I looked over at the bathroom door, my head still swarming in thoughts, as Zac walked in. His expression: shocked. He saw the mark on my face and was stunned. He couldn’t see it before because I let my hair fall over it. Then I quickly let the sleeves of my shirt fall to cover the bruises so that he couldn’t see them, but I was too late. He saw them and he looked positively pissed.
“I can’t believe that he did this to you.” He said, disgusted.
“It was my fault, if I would have--”
“You think what he did to you was your fault?” Zac asked me.
“I should have broken up with him sooner.” I said.
“Ang, this wasn’t your fault. If he’s low enough to hit a girl, then he doesn’t deserve to have a girlfriend in the first place. Listen to me—don’t go over there anymore.” Zac advised. I nodded and allowed him to pull me in his arms. I loved him so much. He was right; Bobby doesn’t deserve me. I’m worth more than the abuse that he offered. He had changed so much ever since I told him about Zac kissing me. I really did like Bobby…maybe it would have been best if I never told him about Zac…
Weeks past and Zac still remained furious at Bobby for what he did to me. I guess that I never really excepted the fact that he hit me, I tried to deny it. No one else in Zac’s family found out about it, or Bobby might not be alive now.
My mother’s funeral came and went. As weird as it might sound, I didn’t cry at the funeral. I probably already had everything out before the funeral. I guess that you can say that it finalized everything. I never exactly realized that she was completely gone and wouldn’t be coming back until I watched the casket being lowered into the ground. Until then, it just seemed like when I was younger and was living at the Hanson’s while she was at the clinic. I came to acknowledge that I would never see her again. I was sad, but I didn’t cry.
I had other things on my mind. Zac’s 14th birthday was only 3 days away and I still had to buy him something. Plus, we were in the middle of turning part of their garage into a makeshift bedroom for me. Almost all of my stuff had been moved over to their house, but we still had a lot of work to do to make my ‘room’ look homey.

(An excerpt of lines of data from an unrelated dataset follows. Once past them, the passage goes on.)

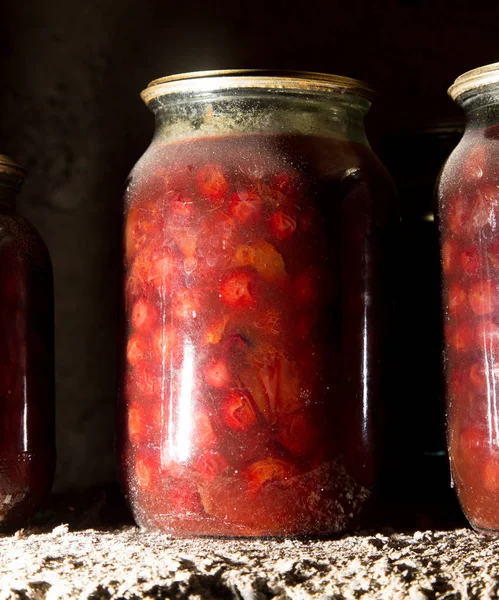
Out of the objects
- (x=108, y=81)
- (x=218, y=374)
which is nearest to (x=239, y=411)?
(x=218, y=374)

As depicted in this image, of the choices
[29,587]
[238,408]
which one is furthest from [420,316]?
[29,587]

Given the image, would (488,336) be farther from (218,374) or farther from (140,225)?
(140,225)

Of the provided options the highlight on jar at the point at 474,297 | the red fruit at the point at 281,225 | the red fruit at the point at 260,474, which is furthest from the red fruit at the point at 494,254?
the red fruit at the point at 260,474

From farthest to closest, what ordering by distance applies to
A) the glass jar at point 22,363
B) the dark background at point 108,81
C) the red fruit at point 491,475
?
1. the dark background at point 108,81
2. the glass jar at point 22,363
3. the red fruit at point 491,475

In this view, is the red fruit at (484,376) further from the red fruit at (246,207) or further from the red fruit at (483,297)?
the red fruit at (246,207)

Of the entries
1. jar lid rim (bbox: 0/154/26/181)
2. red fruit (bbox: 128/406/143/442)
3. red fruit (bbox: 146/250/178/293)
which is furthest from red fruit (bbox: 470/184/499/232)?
jar lid rim (bbox: 0/154/26/181)
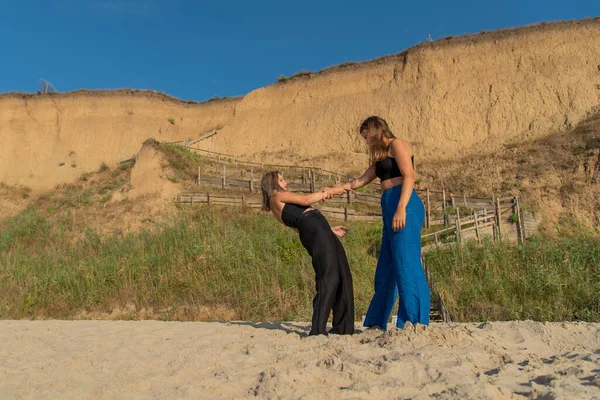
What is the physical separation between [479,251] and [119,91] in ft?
106

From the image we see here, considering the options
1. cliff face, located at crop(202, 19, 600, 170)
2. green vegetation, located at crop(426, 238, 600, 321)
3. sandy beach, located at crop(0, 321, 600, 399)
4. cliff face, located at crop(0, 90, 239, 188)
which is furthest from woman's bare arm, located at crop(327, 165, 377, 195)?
cliff face, located at crop(0, 90, 239, 188)

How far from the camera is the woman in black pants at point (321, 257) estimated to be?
3.85 metres

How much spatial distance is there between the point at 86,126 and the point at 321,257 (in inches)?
1337

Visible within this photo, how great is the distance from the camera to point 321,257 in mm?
3910

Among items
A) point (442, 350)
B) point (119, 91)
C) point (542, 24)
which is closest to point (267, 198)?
point (442, 350)

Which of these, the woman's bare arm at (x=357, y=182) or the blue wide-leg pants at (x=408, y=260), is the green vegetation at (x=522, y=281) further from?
the woman's bare arm at (x=357, y=182)

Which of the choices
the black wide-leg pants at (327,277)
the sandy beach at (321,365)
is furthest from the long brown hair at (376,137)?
the sandy beach at (321,365)

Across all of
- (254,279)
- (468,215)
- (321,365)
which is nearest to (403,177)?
(321,365)

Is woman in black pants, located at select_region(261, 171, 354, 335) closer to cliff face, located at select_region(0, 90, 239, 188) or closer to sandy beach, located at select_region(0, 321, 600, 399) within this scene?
sandy beach, located at select_region(0, 321, 600, 399)

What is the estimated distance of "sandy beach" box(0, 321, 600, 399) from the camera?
7.61ft

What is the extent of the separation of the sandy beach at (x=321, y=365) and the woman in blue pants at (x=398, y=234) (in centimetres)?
32

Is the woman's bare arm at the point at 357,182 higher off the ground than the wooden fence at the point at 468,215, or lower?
lower

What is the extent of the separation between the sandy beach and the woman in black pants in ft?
1.03

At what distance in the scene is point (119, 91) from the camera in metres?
34.5
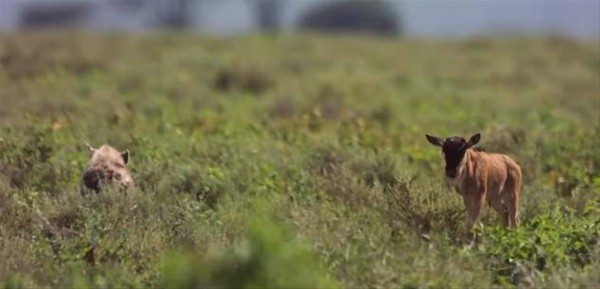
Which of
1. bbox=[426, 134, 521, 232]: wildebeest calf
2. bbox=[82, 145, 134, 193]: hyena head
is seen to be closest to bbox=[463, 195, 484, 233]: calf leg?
bbox=[426, 134, 521, 232]: wildebeest calf

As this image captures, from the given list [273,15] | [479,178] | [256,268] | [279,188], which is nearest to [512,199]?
[479,178]

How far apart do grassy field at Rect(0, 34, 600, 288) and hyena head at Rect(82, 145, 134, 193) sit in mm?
239

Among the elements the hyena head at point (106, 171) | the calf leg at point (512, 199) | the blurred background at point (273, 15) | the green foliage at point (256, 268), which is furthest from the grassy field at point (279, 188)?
the blurred background at point (273, 15)

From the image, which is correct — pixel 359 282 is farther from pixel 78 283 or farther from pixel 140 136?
pixel 140 136

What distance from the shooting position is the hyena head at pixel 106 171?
29.7 ft

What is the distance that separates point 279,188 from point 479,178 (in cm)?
196

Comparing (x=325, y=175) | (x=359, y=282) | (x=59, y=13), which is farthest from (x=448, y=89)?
(x=59, y=13)

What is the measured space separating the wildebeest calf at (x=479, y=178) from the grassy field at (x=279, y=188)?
14 cm

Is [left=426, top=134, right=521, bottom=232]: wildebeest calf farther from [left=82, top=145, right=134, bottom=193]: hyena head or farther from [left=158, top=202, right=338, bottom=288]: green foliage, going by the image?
[left=82, top=145, right=134, bottom=193]: hyena head

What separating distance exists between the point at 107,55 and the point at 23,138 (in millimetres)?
15035

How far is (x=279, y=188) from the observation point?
381 inches

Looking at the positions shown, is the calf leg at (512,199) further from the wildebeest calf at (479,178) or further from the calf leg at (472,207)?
the calf leg at (472,207)

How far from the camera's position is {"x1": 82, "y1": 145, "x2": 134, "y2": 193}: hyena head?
9055 mm

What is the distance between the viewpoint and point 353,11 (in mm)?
71938
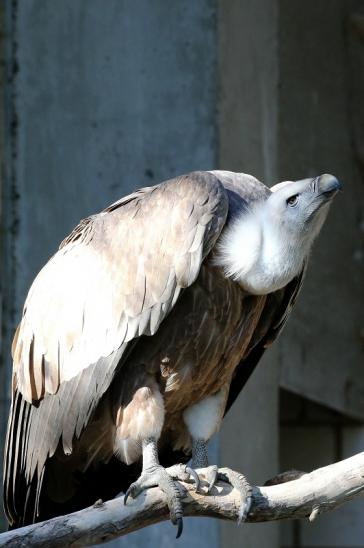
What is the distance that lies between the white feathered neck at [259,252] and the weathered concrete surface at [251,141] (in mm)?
2602

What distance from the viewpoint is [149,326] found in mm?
5234

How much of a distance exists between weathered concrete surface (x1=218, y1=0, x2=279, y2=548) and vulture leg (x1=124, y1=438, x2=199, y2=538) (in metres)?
2.69

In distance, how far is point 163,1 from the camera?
27.0 feet

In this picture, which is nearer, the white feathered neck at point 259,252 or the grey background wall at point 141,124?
the white feathered neck at point 259,252

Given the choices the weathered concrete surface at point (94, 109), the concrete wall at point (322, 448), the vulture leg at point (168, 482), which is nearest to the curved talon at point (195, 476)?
the vulture leg at point (168, 482)

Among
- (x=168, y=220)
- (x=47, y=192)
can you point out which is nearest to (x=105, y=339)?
(x=168, y=220)

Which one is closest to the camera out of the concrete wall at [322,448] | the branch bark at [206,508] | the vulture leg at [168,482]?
the branch bark at [206,508]

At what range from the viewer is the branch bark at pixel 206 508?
454 cm

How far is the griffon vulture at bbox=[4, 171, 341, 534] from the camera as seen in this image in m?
5.21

The whole concept of living with the Hanson’s was a bit overwhelming. Was I going to become part of their family? Were they going to adopt me? If they do adopt me, what would that mean for Zac and me? Would that ruin our relationship? And what in the world am I going to get him for his birthday??
I know that he won’t want to accept anything ‘too much’, but it seems right to get him something nice for his birthday. He gave me those light up drumsticks and they were so sentimental. I didn’t have anything like that to give him.
“Guess what?” he said to me.
“That wasn’t a very good guess.” He said. I only rolled my eyes. “Anyway, I’m not having a party this year, so that means you’re not invited to it and that means that you don’t have to get me anything.”
I sighed and exasperated sigh. “I don’t care, I’m still getting you something.”
Zac rolled his eyes. I knew that he was getting a little bit mad at me because I kept on insisting that I was getting him something when he kept on insisting that he didn’t want anything. I didn’t know why he was being so weird about this, he always loved getting something from me on his birthday. Hmm, I guess that people change with time.